Some people think that the plant-based diet “encompasses a wide range of dietary patterns that contain lower amounts of animal products and higher amounts of plant products such as vegetables, fruits, whole grains, legumes, nuts, and seeds”.

The Google dictionary by Oxford Languages describes plant-based (adj.) as:

(of food or a diet) consisting largely or solely of vegetables, grains, pulses, or other foods derived from plants, rather than animal products.

So we can surmise that plant-based mainly refers to food or diet and that it consists largely or solely of vegetables.


How Should Companies Use The Term Plant-Based?

I don’t mind if a person describes their diet as plant-based but they eat a little bit of meat from time to time. They acknowledge that it’s not a vegan diet and value a healthy diet consisting mainly of vegetables most of the time.

However, I do not appreciate it when a food company uses “plant-based” to describe their products that contain animal parts including eggs and milk.

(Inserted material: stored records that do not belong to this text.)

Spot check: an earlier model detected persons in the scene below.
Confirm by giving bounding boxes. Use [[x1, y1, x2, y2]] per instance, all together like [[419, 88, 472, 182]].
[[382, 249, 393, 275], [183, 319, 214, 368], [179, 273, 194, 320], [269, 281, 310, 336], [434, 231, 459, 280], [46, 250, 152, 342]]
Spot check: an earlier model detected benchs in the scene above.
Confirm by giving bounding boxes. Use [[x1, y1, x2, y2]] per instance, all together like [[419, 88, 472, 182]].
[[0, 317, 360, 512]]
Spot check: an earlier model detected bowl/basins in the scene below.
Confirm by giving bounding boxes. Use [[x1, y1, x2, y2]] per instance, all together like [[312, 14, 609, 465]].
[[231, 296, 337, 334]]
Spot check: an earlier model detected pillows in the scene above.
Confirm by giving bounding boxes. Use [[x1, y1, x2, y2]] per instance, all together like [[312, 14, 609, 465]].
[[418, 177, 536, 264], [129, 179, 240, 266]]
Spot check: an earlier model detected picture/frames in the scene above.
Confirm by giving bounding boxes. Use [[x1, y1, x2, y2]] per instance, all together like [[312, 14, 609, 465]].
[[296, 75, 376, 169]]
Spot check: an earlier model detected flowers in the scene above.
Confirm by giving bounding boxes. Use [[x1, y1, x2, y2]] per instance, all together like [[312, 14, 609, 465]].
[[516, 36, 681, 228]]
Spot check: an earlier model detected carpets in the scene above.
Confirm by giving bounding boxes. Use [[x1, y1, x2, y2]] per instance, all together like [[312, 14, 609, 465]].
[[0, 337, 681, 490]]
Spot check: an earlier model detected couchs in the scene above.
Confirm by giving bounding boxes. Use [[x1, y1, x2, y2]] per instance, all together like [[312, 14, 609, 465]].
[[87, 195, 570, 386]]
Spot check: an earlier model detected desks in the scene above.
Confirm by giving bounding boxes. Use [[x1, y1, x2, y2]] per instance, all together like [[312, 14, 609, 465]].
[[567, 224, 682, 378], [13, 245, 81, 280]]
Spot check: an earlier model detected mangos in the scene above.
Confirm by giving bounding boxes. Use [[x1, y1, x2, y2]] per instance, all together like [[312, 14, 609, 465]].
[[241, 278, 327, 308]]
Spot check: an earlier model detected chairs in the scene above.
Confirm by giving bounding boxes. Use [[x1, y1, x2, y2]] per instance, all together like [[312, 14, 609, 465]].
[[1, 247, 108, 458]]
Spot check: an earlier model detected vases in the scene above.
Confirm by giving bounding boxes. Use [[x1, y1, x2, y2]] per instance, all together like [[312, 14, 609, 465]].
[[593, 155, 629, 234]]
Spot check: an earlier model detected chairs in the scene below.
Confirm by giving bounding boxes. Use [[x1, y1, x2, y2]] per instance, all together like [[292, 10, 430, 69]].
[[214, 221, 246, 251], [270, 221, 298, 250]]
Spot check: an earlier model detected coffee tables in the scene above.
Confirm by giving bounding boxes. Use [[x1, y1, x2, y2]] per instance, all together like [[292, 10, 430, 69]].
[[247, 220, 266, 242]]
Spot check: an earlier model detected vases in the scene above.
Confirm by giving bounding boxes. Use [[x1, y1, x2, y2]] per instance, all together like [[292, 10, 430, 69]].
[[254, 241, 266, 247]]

The term plant-based food should be universally understood to contain ingredients made of only plants. This is because food is more concrete than a diet. And if the food contains a bit of animal meat in it, then it’s a mixture of plant- and animal-based food. It’s not just plant-based.

So if a company wants to use the term “plant-based” in their marketing campaign, make sure that the products are essentially vegan.


Plant-Based or Plant-Rich Diet?

To avoid confusion, some people may use the term plant-rich instead. This is someone who consumes primarily vegetables in their day-to-day but eats meat, eggs or other animal parts from time to time.

A plant-rich diet is one that includes an abundance of plant foods. The term doesn’t denote that it excludes other types of food.

vegan plant based
Photo by Shannon Nickerson on Unsplash

Vegan or Plant-Based?

As a vegan, I use these two terms interchangeably.

If I’m referring to my diet, I’d often use the word plant-based.

But I don’t shy away from the word vegan either. I use it in another context instead, especially when referring to a type of food.

As for meatless food products, I’d prefer it if companies make it clear if it’s vegan or vegetarian.

And if it contains meat, just don’t bother using any of the terms—even if 90% of the ingredients are plant-based.